Rousseau’nun bireyi ilk kez ahlaki ve duygusal özne olarak inşasından, ya da bireyin eylemleri aracılığıyla kendini ahlaki özne olarak oluşturmasından, Kant’ın onun radikal özerkliğini ilanına, epistemolojik öznenin radikal özgürlüğüne kadar kat edilen yol, ‘batılı birey’in oluşumunun kat ettiği yoldur. Ama bu yolun öncesi vardır. Bu yüzden de bireysellik, kendine yeterlik ya da tekillik nosyonlarının Rousseau’da nasıl ortaya çıktığı temel bir sorudur. Daha doğrusu aydınlanmada nasıl ortaya çıktığı temel bir sorudur. Çünkü Platondan, Hıristiyanlığa ve skolastiklere ve oradan rasyonalistlere dek gelen metafizik süreçte, varlık hep tümel ya da evrensel olan bir determinizme bağlı olarak düşünülmüştür.
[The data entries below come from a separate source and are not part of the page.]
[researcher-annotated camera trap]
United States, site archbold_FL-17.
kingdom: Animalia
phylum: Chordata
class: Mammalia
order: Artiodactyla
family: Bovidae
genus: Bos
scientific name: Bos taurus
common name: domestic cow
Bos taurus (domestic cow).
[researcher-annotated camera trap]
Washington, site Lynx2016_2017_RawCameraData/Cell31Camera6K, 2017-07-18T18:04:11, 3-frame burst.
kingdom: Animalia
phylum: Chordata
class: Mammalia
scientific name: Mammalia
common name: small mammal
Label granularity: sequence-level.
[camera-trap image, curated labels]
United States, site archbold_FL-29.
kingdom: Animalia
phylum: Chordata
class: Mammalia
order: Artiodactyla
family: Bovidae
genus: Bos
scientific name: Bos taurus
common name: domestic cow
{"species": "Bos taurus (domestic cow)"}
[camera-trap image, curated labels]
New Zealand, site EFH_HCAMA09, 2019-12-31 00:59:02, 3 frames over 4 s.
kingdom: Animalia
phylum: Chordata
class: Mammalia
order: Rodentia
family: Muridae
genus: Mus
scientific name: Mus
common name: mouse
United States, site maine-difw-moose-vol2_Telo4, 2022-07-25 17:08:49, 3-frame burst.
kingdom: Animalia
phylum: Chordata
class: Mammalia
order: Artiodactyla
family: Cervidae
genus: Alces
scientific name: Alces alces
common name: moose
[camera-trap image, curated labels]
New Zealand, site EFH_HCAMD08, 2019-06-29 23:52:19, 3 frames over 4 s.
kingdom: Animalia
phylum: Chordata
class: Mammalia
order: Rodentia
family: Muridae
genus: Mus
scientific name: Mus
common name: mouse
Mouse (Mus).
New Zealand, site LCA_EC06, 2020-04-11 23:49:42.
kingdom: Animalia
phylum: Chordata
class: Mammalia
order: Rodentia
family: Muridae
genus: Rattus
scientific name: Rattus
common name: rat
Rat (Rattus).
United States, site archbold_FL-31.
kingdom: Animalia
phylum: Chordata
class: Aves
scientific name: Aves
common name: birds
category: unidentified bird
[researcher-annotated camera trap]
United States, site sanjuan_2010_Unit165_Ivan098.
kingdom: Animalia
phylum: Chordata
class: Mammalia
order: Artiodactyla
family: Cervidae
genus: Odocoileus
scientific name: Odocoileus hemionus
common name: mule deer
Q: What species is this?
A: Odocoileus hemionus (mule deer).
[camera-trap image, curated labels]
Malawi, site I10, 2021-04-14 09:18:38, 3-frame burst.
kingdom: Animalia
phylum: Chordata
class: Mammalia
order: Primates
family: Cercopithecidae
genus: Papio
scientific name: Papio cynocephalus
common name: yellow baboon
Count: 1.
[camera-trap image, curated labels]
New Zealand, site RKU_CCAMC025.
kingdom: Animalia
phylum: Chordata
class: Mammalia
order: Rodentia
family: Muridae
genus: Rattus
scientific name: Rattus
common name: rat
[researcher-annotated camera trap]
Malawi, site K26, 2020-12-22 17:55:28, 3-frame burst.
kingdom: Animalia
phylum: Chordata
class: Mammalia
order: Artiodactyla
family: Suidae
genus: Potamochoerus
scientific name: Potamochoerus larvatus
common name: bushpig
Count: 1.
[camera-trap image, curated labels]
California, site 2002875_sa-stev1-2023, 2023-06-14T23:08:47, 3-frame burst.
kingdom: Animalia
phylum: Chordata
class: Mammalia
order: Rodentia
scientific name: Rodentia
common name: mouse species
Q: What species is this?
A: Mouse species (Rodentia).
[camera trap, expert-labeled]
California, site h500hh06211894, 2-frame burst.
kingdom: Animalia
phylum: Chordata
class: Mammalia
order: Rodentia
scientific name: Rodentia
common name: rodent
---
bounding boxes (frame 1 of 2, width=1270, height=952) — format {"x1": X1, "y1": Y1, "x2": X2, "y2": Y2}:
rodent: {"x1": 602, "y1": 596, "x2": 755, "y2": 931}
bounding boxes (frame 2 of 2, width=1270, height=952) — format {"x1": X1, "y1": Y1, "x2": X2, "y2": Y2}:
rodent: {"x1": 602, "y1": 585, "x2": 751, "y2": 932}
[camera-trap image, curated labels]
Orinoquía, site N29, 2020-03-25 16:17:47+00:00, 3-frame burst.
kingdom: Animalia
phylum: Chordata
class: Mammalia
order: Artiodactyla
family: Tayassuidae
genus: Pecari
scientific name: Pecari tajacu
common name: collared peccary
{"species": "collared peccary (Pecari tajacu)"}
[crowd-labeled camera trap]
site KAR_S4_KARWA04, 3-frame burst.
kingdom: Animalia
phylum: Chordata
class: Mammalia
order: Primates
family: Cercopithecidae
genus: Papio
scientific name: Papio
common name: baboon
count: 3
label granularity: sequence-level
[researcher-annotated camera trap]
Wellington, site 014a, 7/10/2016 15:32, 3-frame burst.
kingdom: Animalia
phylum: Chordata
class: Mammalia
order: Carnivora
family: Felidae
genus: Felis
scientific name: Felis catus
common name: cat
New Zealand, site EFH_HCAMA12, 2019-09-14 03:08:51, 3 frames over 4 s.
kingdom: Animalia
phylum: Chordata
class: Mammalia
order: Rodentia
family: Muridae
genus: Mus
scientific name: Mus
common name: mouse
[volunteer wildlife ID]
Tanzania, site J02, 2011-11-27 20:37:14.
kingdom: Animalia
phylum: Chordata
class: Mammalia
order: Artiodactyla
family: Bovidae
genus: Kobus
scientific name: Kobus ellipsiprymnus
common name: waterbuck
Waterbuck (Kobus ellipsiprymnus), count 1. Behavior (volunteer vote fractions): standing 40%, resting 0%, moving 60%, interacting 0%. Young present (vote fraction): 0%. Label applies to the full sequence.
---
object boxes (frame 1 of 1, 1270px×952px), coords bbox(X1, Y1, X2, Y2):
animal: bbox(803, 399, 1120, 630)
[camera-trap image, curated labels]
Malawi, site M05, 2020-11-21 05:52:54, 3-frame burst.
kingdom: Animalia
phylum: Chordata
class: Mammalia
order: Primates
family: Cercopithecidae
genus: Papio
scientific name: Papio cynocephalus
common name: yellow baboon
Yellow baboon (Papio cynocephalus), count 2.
Rousseau’nun bireyin kendine yeterliğini hissedebilmesi her şeyden önce soyut bir tekillik nosyonu gerektirir. Birey ancak böyle bir nosyon varsa tasarlanabilir. Aksi halde tümellerin-evrensellerin dünyasında birey ya da onun özgürlüğü  ya da tekil varoluşu düşünülemezdir.

(…)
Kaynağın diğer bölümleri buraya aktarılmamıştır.